[[ EXTRACTED MATERIAL open ]]

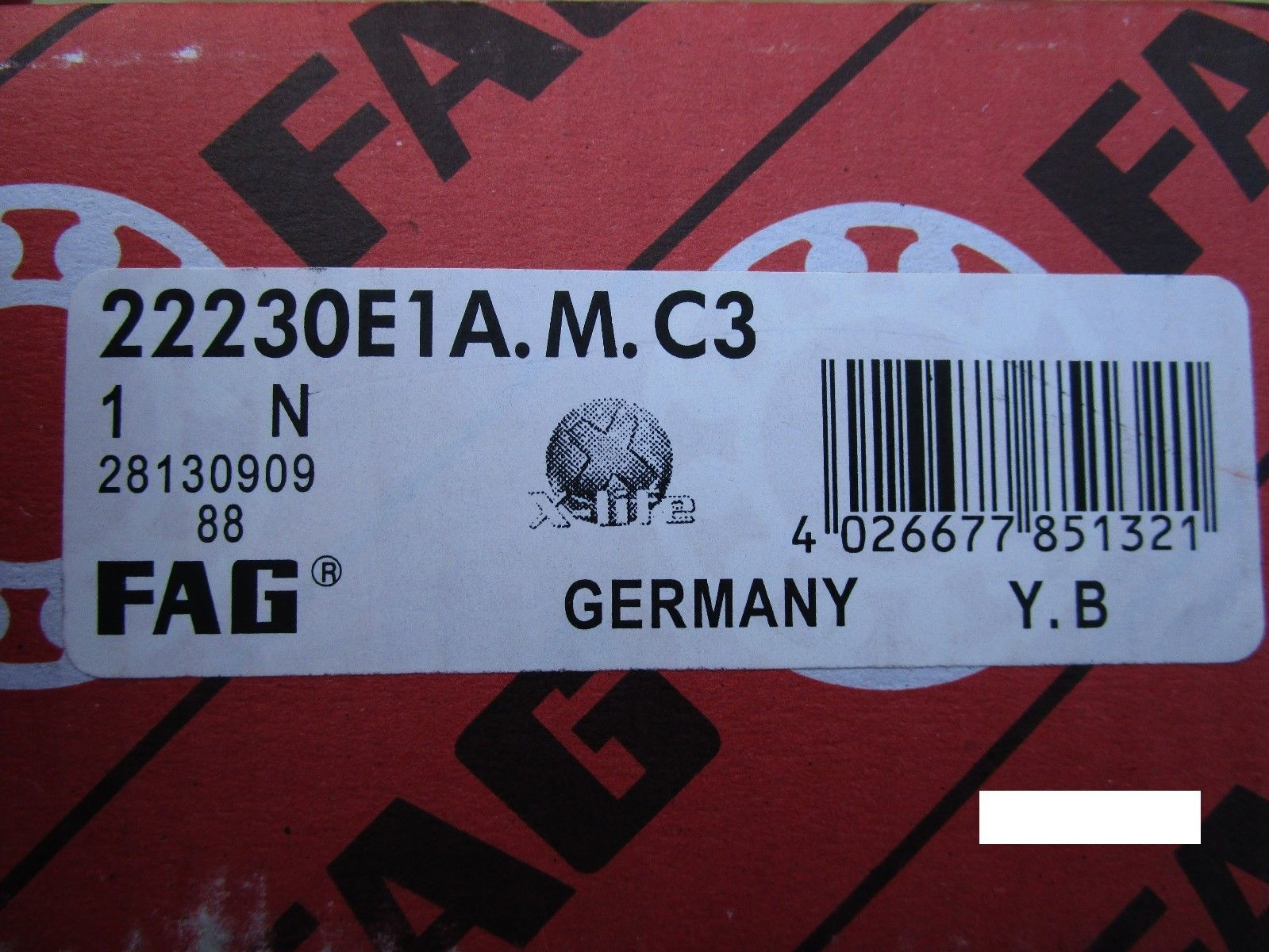 high temperature Fag 22230E1A.M.C3, 22230E 1A.M.C3, Spherical Roller Bearing(=2 SKF,NSK ,NTN,SNR)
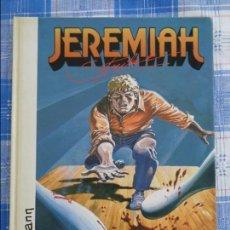 Cómics: HERMANN - JEREMIAH Nº 13 - STRIKE - EDICIONES JUNIOR 1990 - EN BUES ESTADO. Lote 133335090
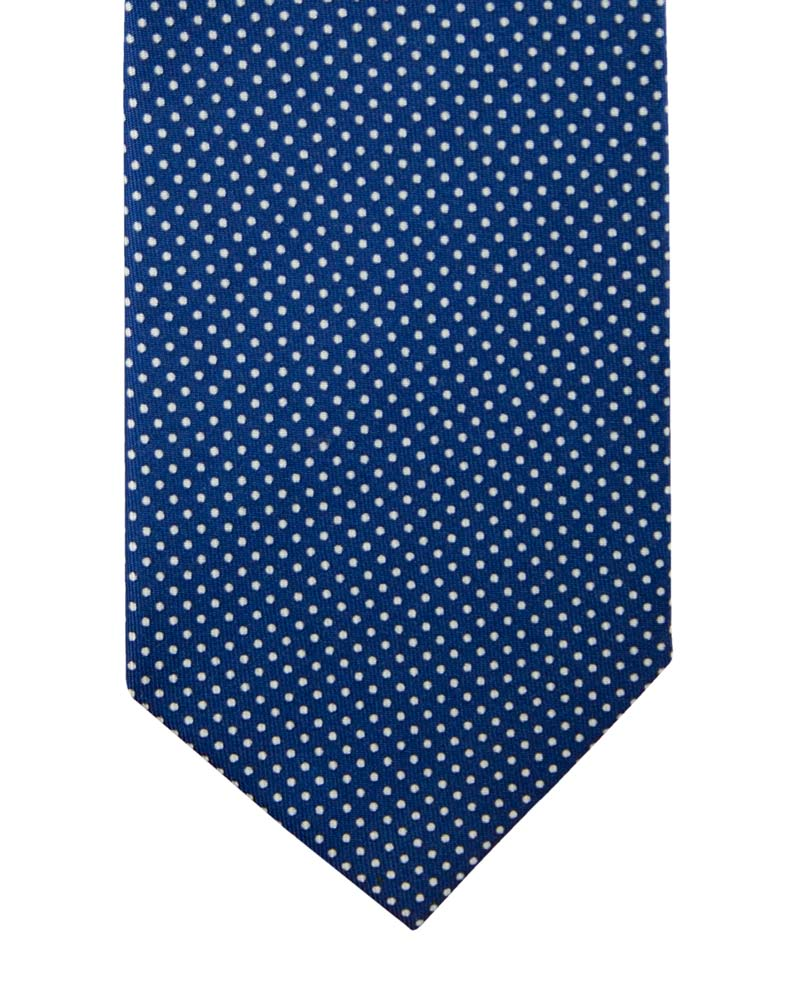 Blue tie with white polka dot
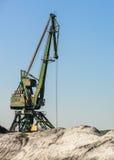 Crane working in harbour. Stock Image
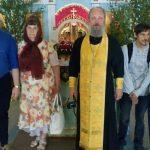 В храме святого Архангела Михаила г. Жодино прошла встреча-чаепитие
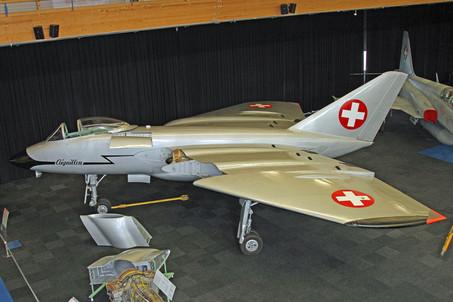 Dübendorf @ Museum Swiss Air Force
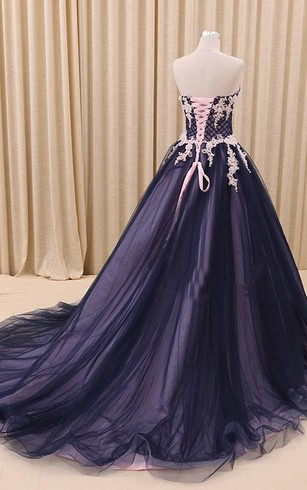 A-Line Ball Gown Floor-Length Sweetheart Sleeveless Bell Appliques Court Train Corset Back Tulle Lace Dress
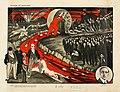 Guerre et Fascisme – Rome 1924.jpg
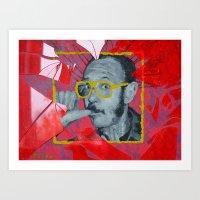 terry fan Art Prints featuring Terry by Dmitry  Buldakov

[[ EXTRACTED MATERIAL closed ]]

Pictures aside, set down the lines from the one containing "Crane working in harbour. Stock Image" through the end of the records above, exactly and only those.

YOUR RESPONSE:
 Crane working in harbour. Stock Image
 В храме святого Архангела Михаила г. Жодино прошла встреча-чаепитие
 Dübendorf @ Museum Swiss Air Force
 A-Line Ball Gown Floor-Length Sweetheart Sleeveless Bell Appliques Court Train Corset Back Tulle Lace Dress
 Guerre et Fascisme – Rome 1924.jpg
 terry fan Art Prints featuring Terry by Dmitry  Buldakov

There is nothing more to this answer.